We will now find the lengths of some segments of the pentagon. Let’s bring back the pentagon image.

Letting the side of the pentagon equal s, we will find the length of EG = CH = DH, which is the length of the side of the smaller pentagon.

Recall that the ratio of DB to AB is equal to the Golden Ratio. Therefore, \(\frac{DB}{AB} = \frac{1+\sqrt{5}}{2}\) and \(DB = \frac{1+\sqrt{5}}{2}s\). Also, BH is equal to AB. Therefore, \(DH = \frac{1+\sqrt{5}}{2}s - s\) = \(\frac{\sqrt{5}-1}{2}s\).

Now, to find GH, we note that DHG is similar to DBA. Therefore, we divide DH by the Golden Ratio to get GH: \(GH = \frac{\frac{\sqrt{5}-1}{2}s}{\frac{\sqrt{5}+1}{2}} \) = \(\frac{3-\sqrt{5}}{2}s\) ≈ \(0.382s\).

The Geometric Ratio of the Lengths

The lengths of the segments of the pentagon form a geometric ratio with the ratio being the Golden Ratio.

The length of DB = DA = \(\frac{1+\sqrt{5}}{2}s\). Let’s use the variable φ for the Golden Ratio. Therefore \(DB = \phi s\).

We divide this by φ and get the length AB: \(\frac{DB}{\phi} = \frac{\phi s}{\phi} = s\).

We divide the side by φ and get DH: \(\frac{s}{\phi} = \frac{1}{\phi}s = \frac{\sqrt{5}-1}{2}s \).

We divide DH by φ and get GH: \(\frac{DH}{\phi} = \frac{1}{\phi^2}s = \frac{3-\sqrt{5}}{2}s \).

If we draw the diagonals of the smaller pentagon, then we can continue this geometric sequence forever.

The sum of all these segments converges. The first term is \(\phi s\) and the ratio is \(\frac{1}{\phi}\). Therefore, the sum, S, is:

(i) \(S = \frac{\phi s}{1-\frac{1}{\phi}} \)

(ii) \(S = \frac{\phi^2}{\phi - 1}s \)

(iii) \(S = (\sqrt{5} + 2)s = (2\phi + 1)s \)

Do you see the significance of the length \((2\phi + 1)s \)?

If we write \((2\phi + 1)s \) as \(2\phi s + s \), then it becomes more apparent.
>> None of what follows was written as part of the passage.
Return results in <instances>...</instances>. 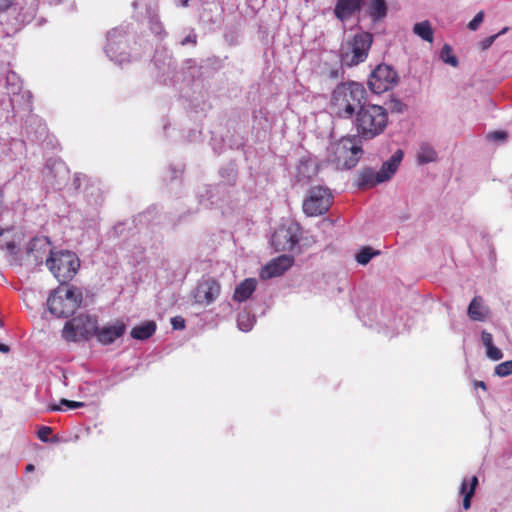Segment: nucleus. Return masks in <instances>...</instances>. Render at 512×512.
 Here are the masks:
<instances>
[{"label":"nucleus","mask_w":512,"mask_h":512,"mask_svg":"<svg viewBox=\"0 0 512 512\" xmlns=\"http://www.w3.org/2000/svg\"><path fill=\"white\" fill-rule=\"evenodd\" d=\"M366 90L358 82L338 84L332 93L330 107L341 119H353L366 104Z\"/></svg>","instance_id":"1"},{"label":"nucleus","mask_w":512,"mask_h":512,"mask_svg":"<svg viewBox=\"0 0 512 512\" xmlns=\"http://www.w3.org/2000/svg\"><path fill=\"white\" fill-rule=\"evenodd\" d=\"M389 122L387 109L381 105L366 103L352 119L357 136L369 141L381 135Z\"/></svg>","instance_id":"2"},{"label":"nucleus","mask_w":512,"mask_h":512,"mask_svg":"<svg viewBox=\"0 0 512 512\" xmlns=\"http://www.w3.org/2000/svg\"><path fill=\"white\" fill-rule=\"evenodd\" d=\"M82 293L76 287H59L47 299L49 312L58 318H68L79 308Z\"/></svg>","instance_id":"3"},{"label":"nucleus","mask_w":512,"mask_h":512,"mask_svg":"<svg viewBox=\"0 0 512 512\" xmlns=\"http://www.w3.org/2000/svg\"><path fill=\"white\" fill-rule=\"evenodd\" d=\"M363 151L352 138H342L327 148V161L337 169H351L358 163Z\"/></svg>","instance_id":"4"},{"label":"nucleus","mask_w":512,"mask_h":512,"mask_svg":"<svg viewBox=\"0 0 512 512\" xmlns=\"http://www.w3.org/2000/svg\"><path fill=\"white\" fill-rule=\"evenodd\" d=\"M373 42V35L369 32H358L351 40L342 44L340 59L342 65L353 67L367 59Z\"/></svg>","instance_id":"5"},{"label":"nucleus","mask_w":512,"mask_h":512,"mask_svg":"<svg viewBox=\"0 0 512 512\" xmlns=\"http://www.w3.org/2000/svg\"><path fill=\"white\" fill-rule=\"evenodd\" d=\"M45 264L61 284L70 281L80 267L77 255L68 250L54 252L46 258Z\"/></svg>","instance_id":"6"},{"label":"nucleus","mask_w":512,"mask_h":512,"mask_svg":"<svg viewBox=\"0 0 512 512\" xmlns=\"http://www.w3.org/2000/svg\"><path fill=\"white\" fill-rule=\"evenodd\" d=\"M96 328V317L87 314H79L65 323L62 336L66 341L70 342L87 340L92 335H95Z\"/></svg>","instance_id":"7"},{"label":"nucleus","mask_w":512,"mask_h":512,"mask_svg":"<svg viewBox=\"0 0 512 512\" xmlns=\"http://www.w3.org/2000/svg\"><path fill=\"white\" fill-rule=\"evenodd\" d=\"M332 202L333 196L328 187L313 186L303 201V212L309 217L323 215L329 210Z\"/></svg>","instance_id":"8"},{"label":"nucleus","mask_w":512,"mask_h":512,"mask_svg":"<svg viewBox=\"0 0 512 512\" xmlns=\"http://www.w3.org/2000/svg\"><path fill=\"white\" fill-rule=\"evenodd\" d=\"M128 39L125 28H114L107 33V45L105 53L109 59L118 65L131 61V56L127 51Z\"/></svg>","instance_id":"9"},{"label":"nucleus","mask_w":512,"mask_h":512,"mask_svg":"<svg viewBox=\"0 0 512 512\" xmlns=\"http://www.w3.org/2000/svg\"><path fill=\"white\" fill-rule=\"evenodd\" d=\"M300 227L295 222L279 226L271 237V245L276 251H292L298 244Z\"/></svg>","instance_id":"10"},{"label":"nucleus","mask_w":512,"mask_h":512,"mask_svg":"<svg viewBox=\"0 0 512 512\" xmlns=\"http://www.w3.org/2000/svg\"><path fill=\"white\" fill-rule=\"evenodd\" d=\"M398 81L396 71L387 64L378 65L368 79V86L375 94H381L393 88Z\"/></svg>","instance_id":"11"},{"label":"nucleus","mask_w":512,"mask_h":512,"mask_svg":"<svg viewBox=\"0 0 512 512\" xmlns=\"http://www.w3.org/2000/svg\"><path fill=\"white\" fill-rule=\"evenodd\" d=\"M5 88L10 97V103L14 108L25 107L28 110L31 109V94L29 91H23L22 81L14 71L6 73Z\"/></svg>","instance_id":"12"},{"label":"nucleus","mask_w":512,"mask_h":512,"mask_svg":"<svg viewBox=\"0 0 512 512\" xmlns=\"http://www.w3.org/2000/svg\"><path fill=\"white\" fill-rule=\"evenodd\" d=\"M220 292L221 286L218 281L213 278H207L198 282L192 292V297L196 304L208 306L219 297Z\"/></svg>","instance_id":"13"},{"label":"nucleus","mask_w":512,"mask_h":512,"mask_svg":"<svg viewBox=\"0 0 512 512\" xmlns=\"http://www.w3.org/2000/svg\"><path fill=\"white\" fill-rule=\"evenodd\" d=\"M51 254H54L51 242L45 236L35 237L27 245L28 260L35 266L42 264Z\"/></svg>","instance_id":"14"},{"label":"nucleus","mask_w":512,"mask_h":512,"mask_svg":"<svg viewBox=\"0 0 512 512\" xmlns=\"http://www.w3.org/2000/svg\"><path fill=\"white\" fill-rule=\"evenodd\" d=\"M127 329L123 320L117 319L112 323L105 324L96 328L95 337L102 345H110L118 338L122 337Z\"/></svg>","instance_id":"15"},{"label":"nucleus","mask_w":512,"mask_h":512,"mask_svg":"<svg viewBox=\"0 0 512 512\" xmlns=\"http://www.w3.org/2000/svg\"><path fill=\"white\" fill-rule=\"evenodd\" d=\"M293 264V257L281 255L269 262L261 271L263 279L273 278L282 275Z\"/></svg>","instance_id":"16"},{"label":"nucleus","mask_w":512,"mask_h":512,"mask_svg":"<svg viewBox=\"0 0 512 512\" xmlns=\"http://www.w3.org/2000/svg\"><path fill=\"white\" fill-rule=\"evenodd\" d=\"M363 3L364 0H338L334 14L340 21H346L361 10Z\"/></svg>","instance_id":"17"},{"label":"nucleus","mask_w":512,"mask_h":512,"mask_svg":"<svg viewBox=\"0 0 512 512\" xmlns=\"http://www.w3.org/2000/svg\"><path fill=\"white\" fill-rule=\"evenodd\" d=\"M402 159L403 151L398 149L387 161L382 164L380 170L377 171L379 177L378 182L383 183L390 180L396 173Z\"/></svg>","instance_id":"18"},{"label":"nucleus","mask_w":512,"mask_h":512,"mask_svg":"<svg viewBox=\"0 0 512 512\" xmlns=\"http://www.w3.org/2000/svg\"><path fill=\"white\" fill-rule=\"evenodd\" d=\"M489 309L483 304L481 297H474L470 302L467 310L469 318L473 321H485L488 315Z\"/></svg>","instance_id":"19"},{"label":"nucleus","mask_w":512,"mask_h":512,"mask_svg":"<svg viewBox=\"0 0 512 512\" xmlns=\"http://www.w3.org/2000/svg\"><path fill=\"white\" fill-rule=\"evenodd\" d=\"M257 281L254 278L243 280L235 289L233 299L238 302L246 301L256 290Z\"/></svg>","instance_id":"20"},{"label":"nucleus","mask_w":512,"mask_h":512,"mask_svg":"<svg viewBox=\"0 0 512 512\" xmlns=\"http://www.w3.org/2000/svg\"><path fill=\"white\" fill-rule=\"evenodd\" d=\"M477 484L478 478L476 476H473L470 481L464 479L461 483L460 494L463 495V508L465 510L471 506V498L475 493Z\"/></svg>","instance_id":"21"},{"label":"nucleus","mask_w":512,"mask_h":512,"mask_svg":"<svg viewBox=\"0 0 512 512\" xmlns=\"http://www.w3.org/2000/svg\"><path fill=\"white\" fill-rule=\"evenodd\" d=\"M156 331V323L154 321H146L145 323L135 326L131 330V336L137 340H146L150 338Z\"/></svg>","instance_id":"22"},{"label":"nucleus","mask_w":512,"mask_h":512,"mask_svg":"<svg viewBox=\"0 0 512 512\" xmlns=\"http://www.w3.org/2000/svg\"><path fill=\"white\" fill-rule=\"evenodd\" d=\"M437 158H438L437 152L430 144L422 143L419 146V150L417 152L416 159L420 165L435 162L437 160Z\"/></svg>","instance_id":"23"},{"label":"nucleus","mask_w":512,"mask_h":512,"mask_svg":"<svg viewBox=\"0 0 512 512\" xmlns=\"http://www.w3.org/2000/svg\"><path fill=\"white\" fill-rule=\"evenodd\" d=\"M368 14L373 21L385 18L387 14V4L385 0H371L368 6Z\"/></svg>","instance_id":"24"},{"label":"nucleus","mask_w":512,"mask_h":512,"mask_svg":"<svg viewBox=\"0 0 512 512\" xmlns=\"http://www.w3.org/2000/svg\"><path fill=\"white\" fill-rule=\"evenodd\" d=\"M413 32L422 40L430 43L433 42V29L428 20L416 23L413 27Z\"/></svg>","instance_id":"25"},{"label":"nucleus","mask_w":512,"mask_h":512,"mask_svg":"<svg viewBox=\"0 0 512 512\" xmlns=\"http://www.w3.org/2000/svg\"><path fill=\"white\" fill-rule=\"evenodd\" d=\"M378 173L371 168H367L360 173L359 186L361 187H374L381 182H378Z\"/></svg>","instance_id":"26"},{"label":"nucleus","mask_w":512,"mask_h":512,"mask_svg":"<svg viewBox=\"0 0 512 512\" xmlns=\"http://www.w3.org/2000/svg\"><path fill=\"white\" fill-rule=\"evenodd\" d=\"M255 316L247 311H242L237 317V326L243 332H249L255 324Z\"/></svg>","instance_id":"27"},{"label":"nucleus","mask_w":512,"mask_h":512,"mask_svg":"<svg viewBox=\"0 0 512 512\" xmlns=\"http://www.w3.org/2000/svg\"><path fill=\"white\" fill-rule=\"evenodd\" d=\"M148 21H149V27L152 33H154L156 36L164 37L166 35V32L164 30V26L162 22L160 21L158 15L154 11H148Z\"/></svg>","instance_id":"28"},{"label":"nucleus","mask_w":512,"mask_h":512,"mask_svg":"<svg viewBox=\"0 0 512 512\" xmlns=\"http://www.w3.org/2000/svg\"><path fill=\"white\" fill-rule=\"evenodd\" d=\"M13 2L14 0H0V23L2 25H10L6 12H12L13 14L16 12L15 9H12ZM11 28L14 30L17 29L14 24H11Z\"/></svg>","instance_id":"29"},{"label":"nucleus","mask_w":512,"mask_h":512,"mask_svg":"<svg viewBox=\"0 0 512 512\" xmlns=\"http://www.w3.org/2000/svg\"><path fill=\"white\" fill-rule=\"evenodd\" d=\"M380 254V251L374 250L370 246L363 247L359 253L356 254V261L361 265H366L370 260Z\"/></svg>","instance_id":"30"},{"label":"nucleus","mask_w":512,"mask_h":512,"mask_svg":"<svg viewBox=\"0 0 512 512\" xmlns=\"http://www.w3.org/2000/svg\"><path fill=\"white\" fill-rule=\"evenodd\" d=\"M440 58L444 63L449 64L453 67H457L459 64L457 57L453 54L451 46L448 44H445L442 47L440 52Z\"/></svg>","instance_id":"31"},{"label":"nucleus","mask_w":512,"mask_h":512,"mask_svg":"<svg viewBox=\"0 0 512 512\" xmlns=\"http://www.w3.org/2000/svg\"><path fill=\"white\" fill-rule=\"evenodd\" d=\"M495 374L506 377L512 374V360L502 362L495 367Z\"/></svg>","instance_id":"32"},{"label":"nucleus","mask_w":512,"mask_h":512,"mask_svg":"<svg viewBox=\"0 0 512 512\" xmlns=\"http://www.w3.org/2000/svg\"><path fill=\"white\" fill-rule=\"evenodd\" d=\"M484 12L483 11H479L475 16L474 18L467 24V28L471 31H476L478 30L479 26L481 25V23L483 22L484 20Z\"/></svg>","instance_id":"33"},{"label":"nucleus","mask_w":512,"mask_h":512,"mask_svg":"<svg viewBox=\"0 0 512 512\" xmlns=\"http://www.w3.org/2000/svg\"><path fill=\"white\" fill-rule=\"evenodd\" d=\"M486 355L488 358L494 361H498L503 358L502 351L494 345L486 349Z\"/></svg>","instance_id":"34"},{"label":"nucleus","mask_w":512,"mask_h":512,"mask_svg":"<svg viewBox=\"0 0 512 512\" xmlns=\"http://www.w3.org/2000/svg\"><path fill=\"white\" fill-rule=\"evenodd\" d=\"M171 325L174 330H183L185 328V319L181 316L172 317Z\"/></svg>","instance_id":"35"},{"label":"nucleus","mask_w":512,"mask_h":512,"mask_svg":"<svg viewBox=\"0 0 512 512\" xmlns=\"http://www.w3.org/2000/svg\"><path fill=\"white\" fill-rule=\"evenodd\" d=\"M497 38H498V35H491V36L483 39L479 43L481 50L485 51V50L489 49Z\"/></svg>","instance_id":"36"},{"label":"nucleus","mask_w":512,"mask_h":512,"mask_svg":"<svg viewBox=\"0 0 512 512\" xmlns=\"http://www.w3.org/2000/svg\"><path fill=\"white\" fill-rule=\"evenodd\" d=\"M481 339H482V343L483 345L485 346V348L487 349L488 347H491L493 346V336L491 333L487 332V331H482V334H481Z\"/></svg>","instance_id":"37"},{"label":"nucleus","mask_w":512,"mask_h":512,"mask_svg":"<svg viewBox=\"0 0 512 512\" xmlns=\"http://www.w3.org/2000/svg\"><path fill=\"white\" fill-rule=\"evenodd\" d=\"M487 137L493 141H503L507 138V133L505 131H493Z\"/></svg>","instance_id":"38"},{"label":"nucleus","mask_w":512,"mask_h":512,"mask_svg":"<svg viewBox=\"0 0 512 512\" xmlns=\"http://www.w3.org/2000/svg\"><path fill=\"white\" fill-rule=\"evenodd\" d=\"M60 404L65 405L70 409H76V408H81V407L85 406V404L83 402L71 401V400H67V399H61Z\"/></svg>","instance_id":"39"},{"label":"nucleus","mask_w":512,"mask_h":512,"mask_svg":"<svg viewBox=\"0 0 512 512\" xmlns=\"http://www.w3.org/2000/svg\"><path fill=\"white\" fill-rule=\"evenodd\" d=\"M52 433V429L47 426H43L38 431V437L40 440L47 442L48 436Z\"/></svg>","instance_id":"40"},{"label":"nucleus","mask_w":512,"mask_h":512,"mask_svg":"<svg viewBox=\"0 0 512 512\" xmlns=\"http://www.w3.org/2000/svg\"><path fill=\"white\" fill-rule=\"evenodd\" d=\"M189 43L196 44V36L195 35H188L186 36L182 41L181 45H187Z\"/></svg>","instance_id":"41"},{"label":"nucleus","mask_w":512,"mask_h":512,"mask_svg":"<svg viewBox=\"0 0 512 512\" xmlns=\"http://www.w3.org/2000/svg\"><path fill=\"white\" fill-rule=\"evenodd\" d=\"M10 351V348L8 345L4 343H0V352L2 353H8Z\"/></svg>","instance_id":"42"},{"label":"nucleus","mask_w":512,"mask_h":512,"mask_svg":"<svg viewBox=\"0 0 512 512\" xmlns=\"http://www.w3.org/2000/svg\"><path fill=\"white\" fill-rule=\"evenodd\" d=\"M48 411H60L61 407L59 405H51L47 409Z\"/></svg>","instance_id":"43"},{"label":"nucleus","mask_w":512,"mask_h":512,"mask_svg":"<svg viewBox=\"0 0 512 512\" xmlns=\"http://www.w3.org/2000/svg\"><path fill=\"white\" fill-rule=\"evenodd\" d=\"M475 386L476 387H480V388H482L484 390L486 389V384L483 381L476 382Z\"/></svg>","instance_id":"44"},{"label":"nucleus","mask_w":512,"mask_h":512,"mask_svg":"<svg viewBox=\"0 0 512 512\" xmlns=\"http://www.w3.org/2000/svg\"><path fill=\"white\" fill-rule=\"evenodd\" d=\"M508 30H509V28H508V27H504V28H503L501 31H499L496 35H498V37H499V36H501V35L505 34Z\"/></svg>","instance_id":"45"},{"label":"nucleus","mask_w":512,"mask_h":512,"mask_svg":"<svg viewBox=\"0 0 512 512\" xmlns=\"http://www.w3.org/2000/svg\"><path fill=\"white\" fill-rule=\"evenodd\" d=\"M33 470H34V465H32V464H28V465L26 466V471H27V472H31V471H33Z\"/></svg>","instance_id":"46"},{"label":"nucleus","mask_w":512,"mask_h":512,"mask_svg":"<svg viewBox=\"0 0 512 512\" xmlns=\"http://www.w3.org/2000/svg\"><path fill=\"white\" fill-rule=\"evenodd\" d=\"M182 4H183V6H187V5H188V0H184V1L182 2Z\"/></svg>","instance_id":"47"},{"label":"nucleus","mask_w":512,"mask_h":512,"mask_svg":"<svg viewBox=\"0 0 512 512\" xmlns=\"http://www.w3.org/2000/svg\"><path fill=\"white\" fill-rule=\"evenodd\" d=\"M8 247H14V244L13 243H9Z\"/></svg>","instance_id":"48"},{"label":"nucleus","mask_w":512,"mask_h":512,"mask_svg":"<svg viewBox=\"0 0 512 512\" xmlns=\"http://www.w3.org/2000/svg\"><path fill=\"white\" fill-rule=\"evenodd\" d=\"M2 326H3V322L0 320V327H2Z\"/></svg>","instance_id":"49"}]
</instances>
The length \(\phi s\) is one side of the 36-72-72 triangle DAB. Twice that would be the sum of both legs: DB + DA. Finally, we add s which is the side AB of triangle DAB. The sum of the geometric series is the perimeter of triangle DAB.

The Circumradius of the Smaller Pentagon

The circumradii of the two pentagon would have the same ratio as the sides. We can find the circumradius of the smaller pentagon using this fact. Let’s just call the circumradius of the smaller pentagon x.
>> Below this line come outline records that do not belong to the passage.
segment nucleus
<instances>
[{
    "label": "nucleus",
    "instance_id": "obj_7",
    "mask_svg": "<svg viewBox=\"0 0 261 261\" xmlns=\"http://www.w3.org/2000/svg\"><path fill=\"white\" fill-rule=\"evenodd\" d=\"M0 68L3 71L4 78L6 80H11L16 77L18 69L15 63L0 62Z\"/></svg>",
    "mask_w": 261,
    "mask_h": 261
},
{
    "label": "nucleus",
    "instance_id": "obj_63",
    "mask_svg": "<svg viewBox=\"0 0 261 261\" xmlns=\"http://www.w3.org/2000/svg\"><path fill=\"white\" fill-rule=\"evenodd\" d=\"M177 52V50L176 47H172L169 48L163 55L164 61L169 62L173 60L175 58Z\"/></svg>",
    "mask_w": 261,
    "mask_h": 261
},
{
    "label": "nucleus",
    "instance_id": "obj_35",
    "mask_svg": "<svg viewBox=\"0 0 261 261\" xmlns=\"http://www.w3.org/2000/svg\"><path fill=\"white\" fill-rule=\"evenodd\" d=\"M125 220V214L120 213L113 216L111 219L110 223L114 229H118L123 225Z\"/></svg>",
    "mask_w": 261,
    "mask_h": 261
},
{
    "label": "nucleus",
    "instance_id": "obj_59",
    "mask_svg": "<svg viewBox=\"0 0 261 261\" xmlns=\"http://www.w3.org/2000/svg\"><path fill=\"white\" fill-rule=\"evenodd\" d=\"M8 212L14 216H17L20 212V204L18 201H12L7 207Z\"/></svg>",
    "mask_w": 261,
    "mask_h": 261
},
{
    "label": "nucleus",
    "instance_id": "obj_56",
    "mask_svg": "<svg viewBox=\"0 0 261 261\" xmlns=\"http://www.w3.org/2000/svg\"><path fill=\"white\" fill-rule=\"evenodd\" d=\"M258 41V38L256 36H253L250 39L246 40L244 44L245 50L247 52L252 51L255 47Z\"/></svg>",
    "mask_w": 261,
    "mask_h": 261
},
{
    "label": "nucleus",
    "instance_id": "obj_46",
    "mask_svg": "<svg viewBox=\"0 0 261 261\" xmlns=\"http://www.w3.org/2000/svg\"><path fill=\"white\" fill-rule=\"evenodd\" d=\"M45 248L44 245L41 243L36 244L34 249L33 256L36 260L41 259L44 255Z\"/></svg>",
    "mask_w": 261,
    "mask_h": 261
(i) \( \frac{s}{\frac{\sqrt{50+10\sqrt{5}}}{10}s} = \frac{\frac{3-\sqrt{5}}{2}s}{x} \)

(ii) \( x = \frac{3-\sqrt{5}}{2}\cdot \frac{\sqrt{50+10\sqrt{5}}}{10}s \)

(iii) \( x = \frac{\sqrt{(14-6\sqrt{5})(50+10\sqrt{5})}}{20}s \)

(iii) \( x = \frac{\sqrt{700+140\sqrt{5}-300\sqrt{5}-300}}{20}s \)

(iii) \( x = \frac{4\sqrt{25-10\sqrt{5}}}{20}s \)

(iii) \( x = \frac{\sqrt{25-10\sqrt{5}}}{5}s \) ≈ \(0.325s\)

The circumradius of the smaller pentagon is \(\frac{\sqrt{25-10\sqrt{5}}}{5}s \) ≈ \(0.325s\).

The Ratios

The ratio of the sides of the two pentagons is \(1 + \phi\). All of the other lengths will also be in the same ratio.